Printable Chemical Labels

Chemistry is more fun, as Tim says, more sciency, if you use “real” chemicals.  But the chemicals you buy from chemical suppliers are more expensive and usually involve more dangerous experiments, which can be good, but not for younger kids and not all the time.  If you buy a kids “chemistry kit” you generally find to your chagrin that you just paid $35 for miniscule amounts of baking soda and vinegar and a handful of simple experiments easily found on the internet.  What to do?

Lucky for you the scientific and creative brains at Layers of Learning solved all your problems with these printable Chemical Labels

Just cut apart the labels and paste them on to clean dry glass or plastic jars with lids.  Then you can fill the jars with the appropriate chemicals.  In the printable we include a “Key to the Chemical Codes” which you should post where you store your chemicals.

Here are some experiments to try involving some of these household chemicals.

Dissolving Ink

Salt & Vinegar Crystals

Carbon Creatures

Growing Borax Crystals

Penny Oxidation

Bases and the Laundry


Warning: Just because you can buy it in the grocery store does not mean it’s harmless.  Many of the chemicals on your shelves are very dangerous.

  • Wear gloves and goggles when doing chemistry experiments.
  • Always dispose of chemicals as the directed in the experiment.
  • Never mix chemicals randomly.  Many seemingly harmless chemicals when mixed together create deadly and usually colorless and odorless gases.  Just follow directions for chemistry experiments from a source you trust and do your chemistry is a well ventilated room.



  1. Be very VERY careful using anything other than baking soda and vinegar. Please check MSDS sheets online to figure out all hazards and correct disposal methods for the things you would like to use. Further, I’m all for learning what the hazard placards mean and adding them to your household chemicals but there are very strict labeling rules that are not followed with the placards alone. Even storing chemicals in an unintended container, especially one that was or could be used for food is dangerous. Many household chemicals will react with the metal lids of the mason jars shown producing harmful gasses. Since these types of containers don’t seal completely you could be creating highly toxic or explosive cocktails of compounds in your “lab” without knowing it. I love the labels, but please please don’t experiment with your household chemicals without proper research or training.

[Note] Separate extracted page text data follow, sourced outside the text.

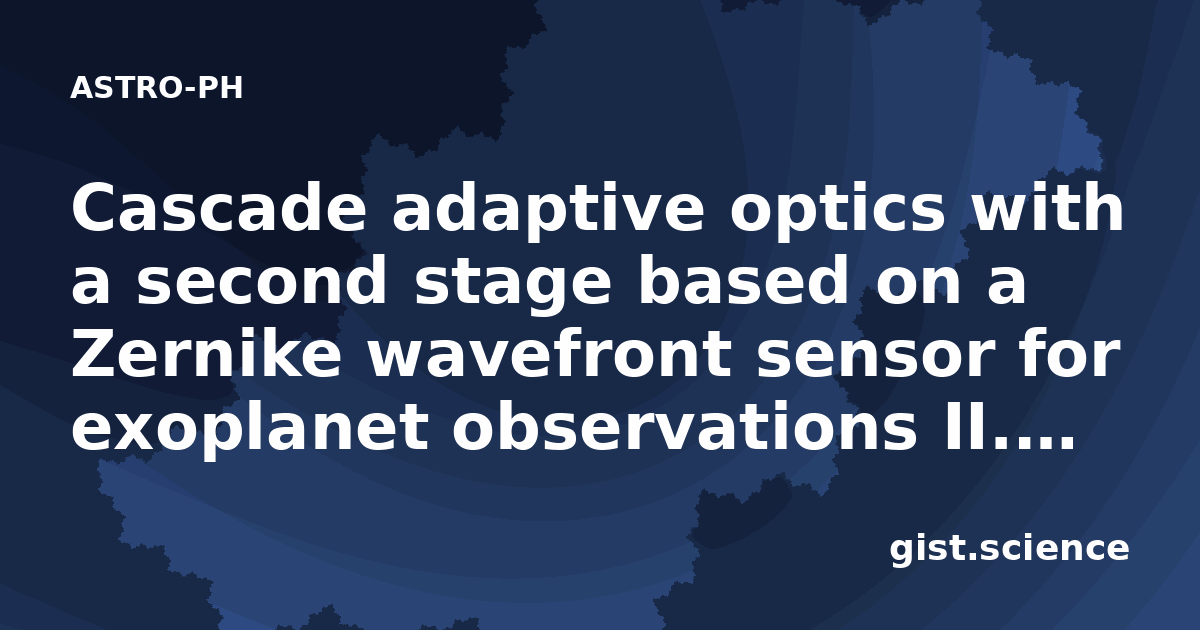 ASTRO-PH

Cascade adaptive optics with a second stage based on a Zernike wavefront sensor for exoplanet observations II....

gist.science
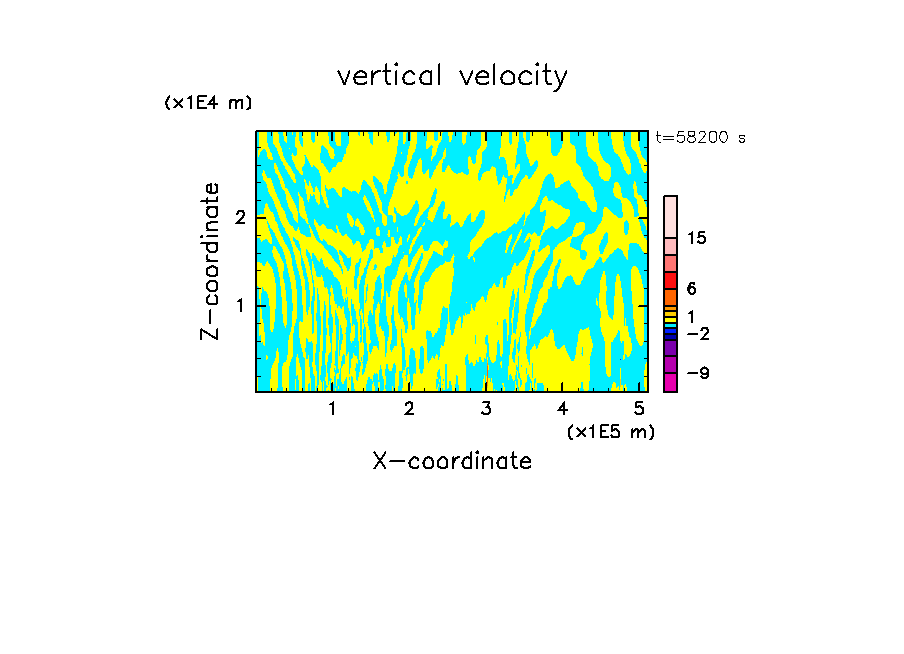 vertical velocity

(x1E4 m)

t=58200 s

Z-coordinate

2

1

15

6

1

−2

−9

1 2 3 4 5

(x1E5 m)

X-coordinate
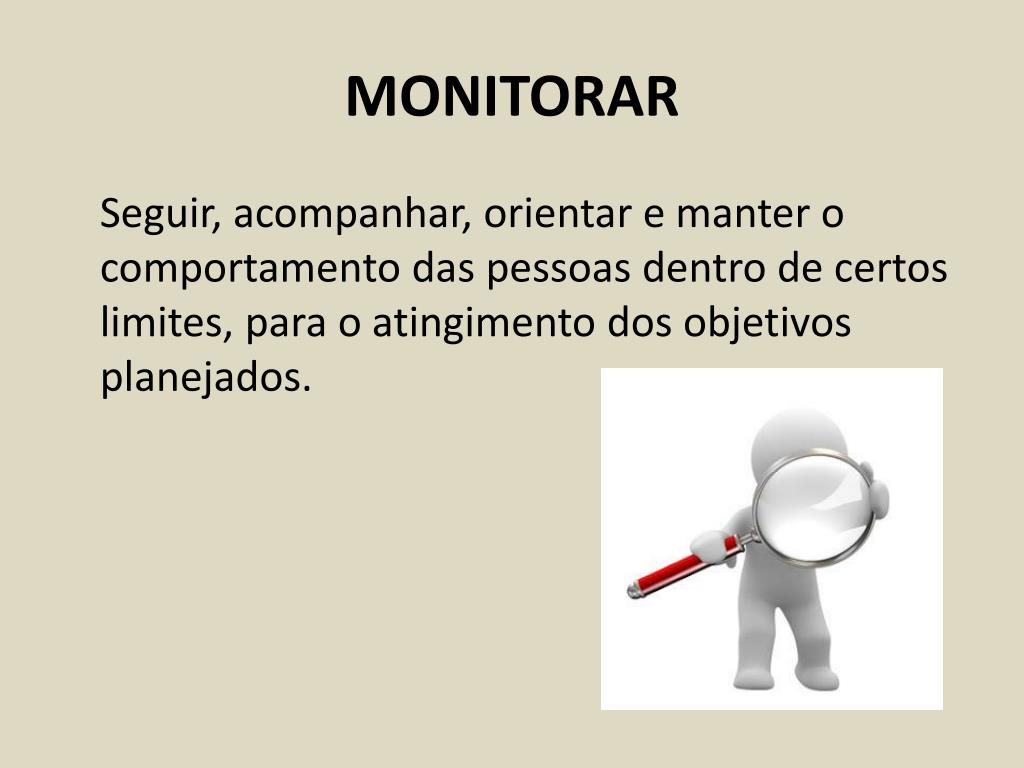 MONITORAR

Seguir, acompanhar, orientar e manter o comportamento das pessoas dentro de certos limites, para o atingimento dos objetivos planejados.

  2. Thanks for the labels, just what I was looking for! I did want to mention that borax and boric acid are not the same chemical as you indicate on the label for borax. Also, have you considered offering an editable form of the labels? That would be fantastic!

    1. Boric acid is a salt that makes up a major portion of the chemicals in Borax. It is also the component of Borax that is active in kids chemistry experiments as well as being the bit that needs care when handling. But you are right that Borax and boric acid are not synonymous.